Okay, so what do I mean by these things? To recycle content from Attention, Engagement and Trust: The Internet Trinity and Websites:

  • Attention is a behavior that demonstrates specific neural activity is taking place.
  • Engagement is the demonstration of Attention via psychomotor activity that serves to focus an individual’s Attention.
  • Trust is what the consumer — well informed or not — gives the site (or whatever is asking for the consumer’s Attention) when their Engagement is rewarded with useful, relevant and meaningful information.

I can go into authority (something fellow SNCR member John Cass caused me to explore and which I’ll be publishing about soon) and influence. I know how to measure what I mean by these things. But the definition I use don’t come from the web world even though what I mean by them can be measured through any number of commonly used web-enabled devices.

And while I’m not sure, I don’t think my definitions are those used in web analytics and web-based behavioral analytics. What I can offer is that my definitions — and this is my opinion here — are more closely aligned to what is generally understood in the literature (in the disciplines I mentioned above) than what is meant by web analysts and web-based behavioral analysts.

I’m not equating “close alignment with literature” with “more valid”, merely offering that different paradigms can offer more understanding than any single paradigm alone. But right now I think I’ve gone on enough. I came here to learn.

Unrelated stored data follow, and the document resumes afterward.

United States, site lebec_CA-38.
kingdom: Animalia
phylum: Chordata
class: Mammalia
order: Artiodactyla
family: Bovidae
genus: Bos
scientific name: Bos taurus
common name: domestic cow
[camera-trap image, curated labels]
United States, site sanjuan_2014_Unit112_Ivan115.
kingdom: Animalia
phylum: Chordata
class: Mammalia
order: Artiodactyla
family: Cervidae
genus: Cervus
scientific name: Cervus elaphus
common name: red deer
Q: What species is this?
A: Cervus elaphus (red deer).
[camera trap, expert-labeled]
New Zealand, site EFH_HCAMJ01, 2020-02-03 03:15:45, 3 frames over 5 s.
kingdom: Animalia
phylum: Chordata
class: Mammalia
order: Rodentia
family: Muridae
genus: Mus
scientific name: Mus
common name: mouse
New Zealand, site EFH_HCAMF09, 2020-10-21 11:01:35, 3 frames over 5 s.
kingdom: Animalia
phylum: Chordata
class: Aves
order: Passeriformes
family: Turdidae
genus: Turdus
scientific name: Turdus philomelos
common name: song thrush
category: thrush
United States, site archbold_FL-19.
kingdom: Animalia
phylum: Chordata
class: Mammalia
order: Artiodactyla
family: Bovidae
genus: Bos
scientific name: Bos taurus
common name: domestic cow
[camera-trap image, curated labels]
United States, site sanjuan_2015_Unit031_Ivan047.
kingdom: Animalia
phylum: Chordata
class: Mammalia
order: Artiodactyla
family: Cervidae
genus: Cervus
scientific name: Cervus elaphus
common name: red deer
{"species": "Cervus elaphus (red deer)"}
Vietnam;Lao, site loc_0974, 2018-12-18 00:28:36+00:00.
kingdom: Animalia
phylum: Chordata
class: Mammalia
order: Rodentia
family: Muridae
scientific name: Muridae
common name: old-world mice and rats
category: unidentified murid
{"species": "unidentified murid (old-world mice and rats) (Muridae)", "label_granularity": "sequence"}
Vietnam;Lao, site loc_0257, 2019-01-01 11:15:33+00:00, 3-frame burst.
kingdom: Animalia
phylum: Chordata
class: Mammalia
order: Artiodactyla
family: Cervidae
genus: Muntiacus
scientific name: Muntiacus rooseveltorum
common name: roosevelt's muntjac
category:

I’d really much rather hear what others think, understand what they measure and what value they assign to it.

So for me the real questions are:

  1. What do you mean when you use the words “engagement”, “attention”, and “trust” online?
  2. Can you repeatedly measure what you mean by them so that there’s a reasonable surety that what you’re measuring is what you mean by the terms you’ve used?
  3. Can you make these measurements through a commonly used web-enabled device?

To push the conversation along, here are some external links that are worth reading:

Remember, this whole blog is about having a conversation. Do you have these same questions? Do you agree with the definitions I propose or do you have different definitions? And most importantly, how do you answer the three questions I posed above?